● Instrucción dada a: Según el texto sobre la controversia sindical dentro del Partido Comunista, ¿desde cuándo y hasta cuándo se prolongó esa controversia?

● Texto mostrado:
- - - - -

Este creciente sentimiento de amargura y desilusión coincidió con un período de aguda controversia dentro del Partido Comunista mismo, donde no dejaba de manifestarse oposición a la política del Comunismo de Guerra. La controversia, que continuó desde diciembre de 1920 hasta marzo de 1921 y alcanzó su clímax en el Xº Congreso del Partido, se centraba sobre el rol de los sindicatos en la sociedad soviética. Durante la prolongada y turbulenta disputa, Trotsky, guiado por la concepción militar de la mano de obra a la que había llegado mientras era Comisario de Guerra, estaba en favor de la subordinación total de los sindicatos al Estado, que debía ser el único dotado de autoridad para designar y despedir funcionarios sindicales. Los más decididos opositores a este plan eran los miembros de la Oposición de Trabajadores, grupo compuesto en gran medida por obreros y ex obreros que habían conservado su lealtad y simpatías proletarias. Lo que perturbaba especialmente a la Oposición de Trabajadores era el aparente cambio del régimen soviético que se había transformado en un nuevo Estado burocrático dominado por una minoría no proletaria.

- - - - -

● Instrucción dada b: Reúne cada línea de los registros de abajo que contenga la palabra "this". Ten en cuenta que las mayúsculas y minúsculas importan.

[Entradas del conjunto de datos]
- - - - -

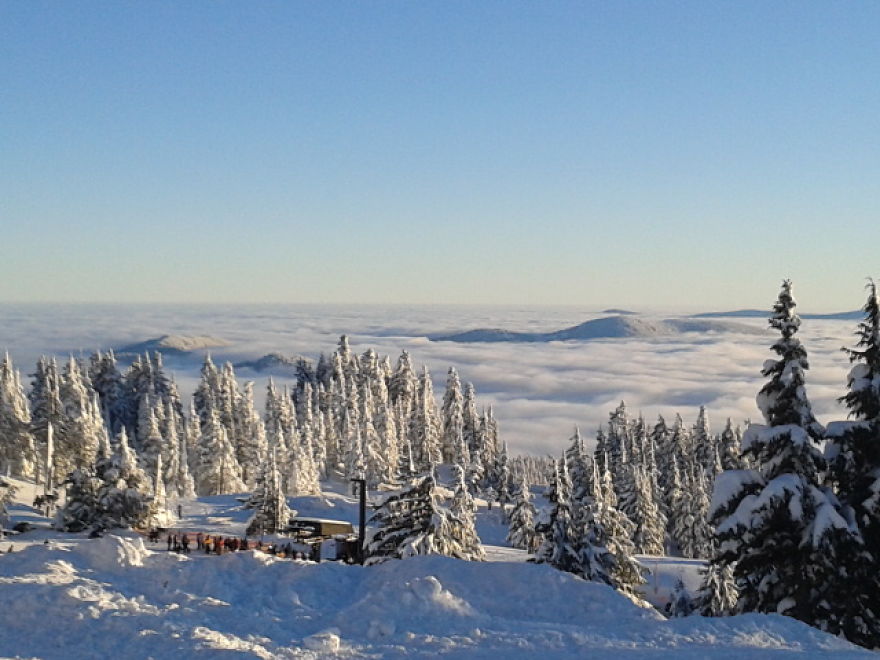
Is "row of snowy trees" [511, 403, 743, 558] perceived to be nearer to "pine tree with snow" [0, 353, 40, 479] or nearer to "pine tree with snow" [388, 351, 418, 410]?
"pine tree with snow" [388, 351, 418, 410]

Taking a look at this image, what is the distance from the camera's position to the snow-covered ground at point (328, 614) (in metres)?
17.7

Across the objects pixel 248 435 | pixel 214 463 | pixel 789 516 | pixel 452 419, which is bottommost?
pixel 214 463

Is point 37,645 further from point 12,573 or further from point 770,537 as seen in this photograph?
point 770,537

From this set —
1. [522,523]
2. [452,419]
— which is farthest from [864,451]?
[452,419]

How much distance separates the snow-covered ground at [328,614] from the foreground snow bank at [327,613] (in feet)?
0.12

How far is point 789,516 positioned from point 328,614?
1272 centimetres

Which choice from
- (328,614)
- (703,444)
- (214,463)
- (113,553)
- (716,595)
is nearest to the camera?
(328,614)

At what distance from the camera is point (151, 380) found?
359ft

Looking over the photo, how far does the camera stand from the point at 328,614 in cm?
2066

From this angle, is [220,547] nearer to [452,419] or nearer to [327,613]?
[327,613]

- - - - -

● Solución del problema a: Se prolongó desde diciembre de 1920 hasta marzo de 1921.

● Solución del problema b:
Taking a look at this image, what is the distance from the camera's position to the snow-covered ground at point (328, 614) (in metres)?
Is point 37,645 further from point 12,573 or further from point 770,537 as seen in this photograph?
From this set —
From this angle, is [220,547] nearer to [452,419] or nearer to [327,613]?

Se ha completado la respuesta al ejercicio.